For those of you that are already experts in physics and engineering, you will most likely find this blog a bit elementary for you.   Nonetheless, I’m writing it because I routinely get asked questions similar to this one on a daily basis. Many see a bit of contradiction.  For example, the stars in the sky are clearly very far away and millions of light-years and the visible and non-visible radiation still seem to make it all the way to us on earth, yet it seems that some radios die out quickly even when there aren’t any obstacles in the path.So the short answer is that all of these waves, unless they run into something and get absorbed or scattered will theoretically go on forever at the speed of light.   However, it is important to look at the relative energy of these waves.   One of the key laws to the world of physics is the conservation of energy.  There is a fixed amount of energy in the universe - you can’t make more, you can’t get rid of it, but you can change it from one form to another.   Of course for most of you, this will cement the fact that these electromagnetic waves, unless they run into something will go on forever.  And while we know that there is lots of stuff out there in the universe, it sure appears that there is a whole lot of empty space.  Obviously that doesn’t tell the whole story.

Drop a pebble into a pool of water, the wave will extend away from the point of impact in a nice circle. As the wave gets farther from the center, the circle obviously gets bigger. In getting bigger, the energy in the wave is spread out over an ever expanding area. For the sake of the discussion, we will assume there is no impact to due to external forces so the energy of the whole wave remains the same.  If we had an infinitely large pond of perfectly still water with a constant depth, the wave resulting from the pebble would technically go on forever in all directions.  However, in doing so the magnitude (e.g. size) of the wave would get smaller.   Unfortunately, the stone in water example is only two-dimensional.  Electro-magnetic waves operate in three dimensions so we need to extend the metaphor a bit.
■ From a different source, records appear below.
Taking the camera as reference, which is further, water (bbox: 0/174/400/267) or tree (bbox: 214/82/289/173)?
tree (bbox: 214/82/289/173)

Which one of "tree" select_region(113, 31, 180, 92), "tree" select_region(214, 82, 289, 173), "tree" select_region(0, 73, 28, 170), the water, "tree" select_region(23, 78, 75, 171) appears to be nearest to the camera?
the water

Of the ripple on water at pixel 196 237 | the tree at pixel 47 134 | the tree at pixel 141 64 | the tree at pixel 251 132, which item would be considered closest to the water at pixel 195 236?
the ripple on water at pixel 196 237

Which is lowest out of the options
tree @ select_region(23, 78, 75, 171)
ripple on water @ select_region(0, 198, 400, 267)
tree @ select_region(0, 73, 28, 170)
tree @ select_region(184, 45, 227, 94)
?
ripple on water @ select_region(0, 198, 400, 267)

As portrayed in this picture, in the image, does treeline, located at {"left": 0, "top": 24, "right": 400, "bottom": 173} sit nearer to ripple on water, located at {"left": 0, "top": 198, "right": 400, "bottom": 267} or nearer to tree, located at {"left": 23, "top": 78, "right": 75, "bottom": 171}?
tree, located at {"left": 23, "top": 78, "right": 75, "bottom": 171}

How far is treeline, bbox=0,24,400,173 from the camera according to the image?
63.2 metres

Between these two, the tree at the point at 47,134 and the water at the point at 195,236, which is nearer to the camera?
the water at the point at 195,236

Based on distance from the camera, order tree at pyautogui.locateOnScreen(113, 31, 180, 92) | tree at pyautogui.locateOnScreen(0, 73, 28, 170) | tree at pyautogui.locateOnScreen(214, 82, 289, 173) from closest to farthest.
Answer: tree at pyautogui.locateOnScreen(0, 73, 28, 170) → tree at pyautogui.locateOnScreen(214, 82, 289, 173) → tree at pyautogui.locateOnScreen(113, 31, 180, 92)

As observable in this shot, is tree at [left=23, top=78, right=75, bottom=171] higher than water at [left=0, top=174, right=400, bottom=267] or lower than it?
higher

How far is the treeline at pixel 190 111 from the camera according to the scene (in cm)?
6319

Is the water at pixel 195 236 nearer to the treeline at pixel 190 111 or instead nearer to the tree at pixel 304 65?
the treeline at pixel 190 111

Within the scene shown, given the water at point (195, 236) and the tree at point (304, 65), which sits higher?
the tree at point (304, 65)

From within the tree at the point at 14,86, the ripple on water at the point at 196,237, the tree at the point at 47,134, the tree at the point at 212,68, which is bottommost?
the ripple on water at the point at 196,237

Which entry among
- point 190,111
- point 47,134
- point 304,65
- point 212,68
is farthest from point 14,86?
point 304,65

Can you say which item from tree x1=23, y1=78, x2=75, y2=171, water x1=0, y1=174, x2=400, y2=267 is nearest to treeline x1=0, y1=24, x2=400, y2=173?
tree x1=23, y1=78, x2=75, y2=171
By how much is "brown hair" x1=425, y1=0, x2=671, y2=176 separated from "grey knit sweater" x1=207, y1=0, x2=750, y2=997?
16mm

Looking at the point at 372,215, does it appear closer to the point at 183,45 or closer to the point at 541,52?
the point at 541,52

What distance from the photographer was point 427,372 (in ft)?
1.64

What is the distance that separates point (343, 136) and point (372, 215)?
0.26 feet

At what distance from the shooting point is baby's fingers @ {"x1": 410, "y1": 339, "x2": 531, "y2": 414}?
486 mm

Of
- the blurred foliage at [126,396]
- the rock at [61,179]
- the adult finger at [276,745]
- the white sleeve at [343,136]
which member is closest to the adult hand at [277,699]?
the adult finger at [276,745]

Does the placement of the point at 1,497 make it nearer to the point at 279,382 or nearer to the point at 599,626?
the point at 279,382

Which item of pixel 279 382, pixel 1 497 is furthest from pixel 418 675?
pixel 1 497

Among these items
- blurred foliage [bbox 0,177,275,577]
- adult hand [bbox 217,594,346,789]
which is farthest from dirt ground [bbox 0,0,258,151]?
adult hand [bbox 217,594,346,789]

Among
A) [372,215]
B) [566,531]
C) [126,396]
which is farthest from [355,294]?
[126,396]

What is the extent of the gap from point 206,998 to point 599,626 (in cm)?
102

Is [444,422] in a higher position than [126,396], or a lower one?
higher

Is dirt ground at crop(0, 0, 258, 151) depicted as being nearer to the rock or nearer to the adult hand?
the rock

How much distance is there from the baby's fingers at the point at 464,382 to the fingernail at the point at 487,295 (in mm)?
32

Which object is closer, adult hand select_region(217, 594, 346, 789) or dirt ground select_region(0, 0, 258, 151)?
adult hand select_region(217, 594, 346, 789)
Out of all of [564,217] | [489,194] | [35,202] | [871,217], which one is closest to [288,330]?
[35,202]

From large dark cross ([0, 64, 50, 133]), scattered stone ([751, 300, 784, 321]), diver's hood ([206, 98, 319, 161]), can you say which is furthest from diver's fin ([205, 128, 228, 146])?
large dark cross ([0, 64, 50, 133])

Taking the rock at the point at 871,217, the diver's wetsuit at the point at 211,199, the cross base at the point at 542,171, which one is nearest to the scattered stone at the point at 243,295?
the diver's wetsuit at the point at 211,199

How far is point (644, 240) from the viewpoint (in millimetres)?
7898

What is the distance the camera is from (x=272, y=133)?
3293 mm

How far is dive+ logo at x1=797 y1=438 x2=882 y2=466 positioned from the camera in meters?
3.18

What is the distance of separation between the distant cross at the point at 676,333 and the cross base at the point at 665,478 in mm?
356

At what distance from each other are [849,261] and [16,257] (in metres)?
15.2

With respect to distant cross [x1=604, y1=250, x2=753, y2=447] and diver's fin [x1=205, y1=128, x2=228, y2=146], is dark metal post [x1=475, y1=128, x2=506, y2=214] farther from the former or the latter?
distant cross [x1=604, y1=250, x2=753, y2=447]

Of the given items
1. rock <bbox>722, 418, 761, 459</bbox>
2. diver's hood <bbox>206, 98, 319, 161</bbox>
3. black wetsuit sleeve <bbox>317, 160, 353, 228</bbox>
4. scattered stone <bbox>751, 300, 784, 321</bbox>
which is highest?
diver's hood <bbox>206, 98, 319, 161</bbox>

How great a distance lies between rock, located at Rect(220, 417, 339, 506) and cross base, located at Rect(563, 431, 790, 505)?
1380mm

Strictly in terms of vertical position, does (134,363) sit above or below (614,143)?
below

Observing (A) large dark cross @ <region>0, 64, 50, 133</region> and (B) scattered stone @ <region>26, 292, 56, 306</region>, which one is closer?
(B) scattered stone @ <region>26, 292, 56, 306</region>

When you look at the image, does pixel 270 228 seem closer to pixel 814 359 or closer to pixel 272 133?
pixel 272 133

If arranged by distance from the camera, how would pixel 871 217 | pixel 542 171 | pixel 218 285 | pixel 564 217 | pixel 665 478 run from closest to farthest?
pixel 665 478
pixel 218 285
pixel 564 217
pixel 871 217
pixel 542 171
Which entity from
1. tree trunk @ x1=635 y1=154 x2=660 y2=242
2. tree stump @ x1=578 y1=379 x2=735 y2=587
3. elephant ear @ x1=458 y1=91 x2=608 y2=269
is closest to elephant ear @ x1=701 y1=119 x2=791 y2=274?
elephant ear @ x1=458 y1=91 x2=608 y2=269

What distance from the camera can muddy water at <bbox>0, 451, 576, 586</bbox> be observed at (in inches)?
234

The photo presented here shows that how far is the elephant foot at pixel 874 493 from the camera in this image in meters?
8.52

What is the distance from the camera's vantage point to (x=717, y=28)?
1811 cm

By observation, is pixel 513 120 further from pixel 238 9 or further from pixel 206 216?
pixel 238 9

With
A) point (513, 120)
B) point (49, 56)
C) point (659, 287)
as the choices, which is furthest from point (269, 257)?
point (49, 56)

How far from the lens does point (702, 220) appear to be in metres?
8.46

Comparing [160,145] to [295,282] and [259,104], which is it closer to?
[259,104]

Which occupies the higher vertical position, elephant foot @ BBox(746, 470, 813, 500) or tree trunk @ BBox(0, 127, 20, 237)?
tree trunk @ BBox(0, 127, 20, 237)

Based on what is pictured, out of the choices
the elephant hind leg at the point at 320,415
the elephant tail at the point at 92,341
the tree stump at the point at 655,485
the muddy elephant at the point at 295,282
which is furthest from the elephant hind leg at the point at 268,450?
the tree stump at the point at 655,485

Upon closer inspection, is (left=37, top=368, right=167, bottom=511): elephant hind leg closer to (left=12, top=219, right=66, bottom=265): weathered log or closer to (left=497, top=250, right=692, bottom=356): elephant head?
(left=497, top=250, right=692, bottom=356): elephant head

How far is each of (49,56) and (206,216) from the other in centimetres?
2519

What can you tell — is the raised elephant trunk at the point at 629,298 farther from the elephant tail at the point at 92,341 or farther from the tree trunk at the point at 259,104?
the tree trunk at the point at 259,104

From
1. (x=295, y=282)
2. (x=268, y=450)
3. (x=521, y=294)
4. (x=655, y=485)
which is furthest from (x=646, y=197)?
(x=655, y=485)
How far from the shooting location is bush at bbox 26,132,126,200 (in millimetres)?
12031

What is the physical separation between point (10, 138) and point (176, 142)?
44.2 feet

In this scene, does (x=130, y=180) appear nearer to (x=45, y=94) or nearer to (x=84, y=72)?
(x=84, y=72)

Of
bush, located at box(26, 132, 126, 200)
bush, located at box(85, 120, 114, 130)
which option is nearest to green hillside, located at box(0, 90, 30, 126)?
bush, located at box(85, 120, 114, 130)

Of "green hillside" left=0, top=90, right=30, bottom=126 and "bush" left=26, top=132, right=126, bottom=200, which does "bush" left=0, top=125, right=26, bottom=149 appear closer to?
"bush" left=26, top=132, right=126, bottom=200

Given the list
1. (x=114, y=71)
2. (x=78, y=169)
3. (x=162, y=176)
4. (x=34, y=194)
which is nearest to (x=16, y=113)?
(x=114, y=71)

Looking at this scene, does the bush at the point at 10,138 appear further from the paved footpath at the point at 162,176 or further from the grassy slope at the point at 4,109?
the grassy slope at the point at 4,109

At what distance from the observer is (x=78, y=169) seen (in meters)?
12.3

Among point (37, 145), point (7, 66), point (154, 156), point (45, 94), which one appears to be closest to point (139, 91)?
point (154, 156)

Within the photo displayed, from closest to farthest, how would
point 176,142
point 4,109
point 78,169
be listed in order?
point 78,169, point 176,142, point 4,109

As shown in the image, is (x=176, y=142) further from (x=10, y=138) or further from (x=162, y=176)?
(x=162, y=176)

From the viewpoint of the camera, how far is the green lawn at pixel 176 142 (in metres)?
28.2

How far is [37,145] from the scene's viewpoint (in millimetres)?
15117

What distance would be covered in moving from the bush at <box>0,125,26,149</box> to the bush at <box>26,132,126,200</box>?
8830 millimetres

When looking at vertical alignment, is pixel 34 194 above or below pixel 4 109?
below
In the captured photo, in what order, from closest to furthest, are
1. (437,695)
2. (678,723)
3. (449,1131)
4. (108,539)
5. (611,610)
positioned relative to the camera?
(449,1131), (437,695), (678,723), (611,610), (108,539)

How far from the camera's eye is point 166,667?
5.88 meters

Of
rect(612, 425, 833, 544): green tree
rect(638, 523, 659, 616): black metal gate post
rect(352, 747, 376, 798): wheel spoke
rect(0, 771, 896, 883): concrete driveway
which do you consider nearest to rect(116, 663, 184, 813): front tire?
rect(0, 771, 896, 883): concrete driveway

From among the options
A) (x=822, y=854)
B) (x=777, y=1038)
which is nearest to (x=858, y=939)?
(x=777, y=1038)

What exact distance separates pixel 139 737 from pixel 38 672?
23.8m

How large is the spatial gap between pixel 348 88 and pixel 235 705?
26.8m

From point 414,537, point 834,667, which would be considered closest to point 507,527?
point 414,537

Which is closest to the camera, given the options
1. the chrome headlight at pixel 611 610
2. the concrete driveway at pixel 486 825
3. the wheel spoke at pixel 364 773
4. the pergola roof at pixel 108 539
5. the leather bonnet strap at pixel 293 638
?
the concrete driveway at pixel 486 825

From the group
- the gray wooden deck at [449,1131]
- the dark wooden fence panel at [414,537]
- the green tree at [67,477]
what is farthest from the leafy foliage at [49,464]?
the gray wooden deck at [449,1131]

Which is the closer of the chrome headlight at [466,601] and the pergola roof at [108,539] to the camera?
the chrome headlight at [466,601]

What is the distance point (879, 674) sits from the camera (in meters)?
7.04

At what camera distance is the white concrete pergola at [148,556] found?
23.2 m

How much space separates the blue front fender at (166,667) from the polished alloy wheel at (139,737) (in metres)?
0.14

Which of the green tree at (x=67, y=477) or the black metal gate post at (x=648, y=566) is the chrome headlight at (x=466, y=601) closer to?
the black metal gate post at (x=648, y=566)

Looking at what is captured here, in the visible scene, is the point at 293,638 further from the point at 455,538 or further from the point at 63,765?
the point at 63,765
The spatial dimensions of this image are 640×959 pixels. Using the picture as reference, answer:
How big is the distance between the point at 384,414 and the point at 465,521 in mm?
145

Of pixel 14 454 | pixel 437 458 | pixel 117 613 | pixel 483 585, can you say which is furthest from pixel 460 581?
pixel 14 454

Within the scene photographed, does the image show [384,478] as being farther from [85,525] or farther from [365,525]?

When we look at an ideal radiator of electromagnetic waves, we need to think isotropically.  This means waves extending out equally in all directions from a point (a.k.a. a sphere).   A good example might be a star like our very own sun.   Just like the circle in the water, the electromagnetic energy spreads as the wave gets farther away, just like the surface area of a sphere.  From our basic geometry we know that the surface area of a sphere of radius r is 4πr² ; hence as we get farther from the transmitter, the power in the waves get “stretched” accordingly meaning that the resulting strength of the signal at any point is INVERSELY proportional to the square of the distance (r)  from the transmitter (1 / 4πr²).    It gets very small, very quickly, but never really gets to zero.     This is often referred to as an inverse square law - as you know, gravity also works this way.